# [Kernel] quel noyau utilisez-vous ?

## titoucha

J'ai remarqué que ces derniers temps pas mal de personnes créaient leur propre noyau (viper,skunk,etc.) et la plupart n'ont pas de descriptif sur les patchs et options intégrés dedans.

Je désirerais savoir si vous utilisez un de ces noyaux "exotiques" et si oui pourquoi.

Dans mon cas j'utilise un noyau beyond, le 2.6.20-beyond2 pour être précis, et je le trouve très réactif en étant aussi très stable, je n'ai jamais eu de plantée.

PS: je ne l'ai pas fait en sondage, car il y a trop de noyaux différents.

----------

## lmarcini

Pour moi, c'est du "classique" :

- gentoo-sources ~x86 pour mon desktop personnel

- gentoo-souces x86 pour celui de ma femme

- suspend2-sources ~x86 pour mon portable pro. Les suspend2-sources étaient précédemment "hard masked" et fonctionnaient très bien chez moi...

P.S. : j'attends avec impatience un noyau xen plus récent avec la nouvelle libata...

----------

## galerkin

moi, j'utilise pour l'instant le noyau 2.6.20-ck1.

Je n'ai jamais trop de problèmes vis à vis de celui là.
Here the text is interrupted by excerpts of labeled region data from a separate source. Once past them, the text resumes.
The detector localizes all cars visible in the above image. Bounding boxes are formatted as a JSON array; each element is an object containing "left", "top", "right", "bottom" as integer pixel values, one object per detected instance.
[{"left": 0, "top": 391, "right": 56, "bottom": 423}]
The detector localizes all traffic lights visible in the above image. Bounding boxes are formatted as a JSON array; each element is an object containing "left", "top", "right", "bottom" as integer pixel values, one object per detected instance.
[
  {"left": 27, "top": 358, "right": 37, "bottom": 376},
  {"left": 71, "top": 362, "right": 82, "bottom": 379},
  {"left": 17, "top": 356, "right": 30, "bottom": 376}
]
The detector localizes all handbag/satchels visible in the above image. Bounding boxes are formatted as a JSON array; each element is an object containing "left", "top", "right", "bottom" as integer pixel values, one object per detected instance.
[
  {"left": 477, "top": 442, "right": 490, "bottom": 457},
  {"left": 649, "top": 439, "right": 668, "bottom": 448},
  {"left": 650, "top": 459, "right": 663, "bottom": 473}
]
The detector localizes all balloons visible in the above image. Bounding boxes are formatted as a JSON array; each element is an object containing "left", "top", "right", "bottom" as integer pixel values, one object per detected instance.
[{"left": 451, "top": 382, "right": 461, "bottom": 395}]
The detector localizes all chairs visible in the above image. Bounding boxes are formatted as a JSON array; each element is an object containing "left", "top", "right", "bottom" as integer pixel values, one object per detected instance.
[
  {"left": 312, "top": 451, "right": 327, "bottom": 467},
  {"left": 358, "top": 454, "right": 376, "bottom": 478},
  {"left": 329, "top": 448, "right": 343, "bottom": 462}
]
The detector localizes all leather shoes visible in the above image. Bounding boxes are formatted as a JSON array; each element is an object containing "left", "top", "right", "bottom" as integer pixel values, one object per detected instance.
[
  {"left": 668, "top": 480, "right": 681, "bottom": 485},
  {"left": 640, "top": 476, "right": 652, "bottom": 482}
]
Maintenant je suis interessé par le suspend2 pour mon portable. donc je vais passer au suspend2 sources, surtout de la versiob 2.6.21 vient de sortir.

Enfin, je ne suis pas sur mais il me semble que beyond c'est fini il n'y aura plus de mise à jour (je cherche le lien et j'édite)  :Confused: 

----------

## Desintegr

Pour moi c'est toujours les vanilla-sources, et ça fonctionne très bien.  :Smile: 

Tout simplement car je n'ai pas besoin des patches des gentoo-sources, ni d'autres noyaux d'ailleurs.

----------

## titoucha

 *galerkin wrote:*   

> 
> 
> Enfin, je ne suis pas sur mais il me semble que beyond c'est fini il n'y aura plus de mise à jour (je cherche le lien et j'édite) 

 

Ha bon je suis vraiment intéressé par l'info, mais par contre c'est tout récent car la dernière version date de environ un mois.

----------

## sireyessire

Je suis assez fidèle au CK:

laptop (x86) 2.6.21-ck1 (pas encore compilé la version 2)

fixe (amd64) 2.6.21-ck2

server (x86) 2.6.21-hardened-r1

kurobox (ppc) 2.4.27? (celui d'origine)  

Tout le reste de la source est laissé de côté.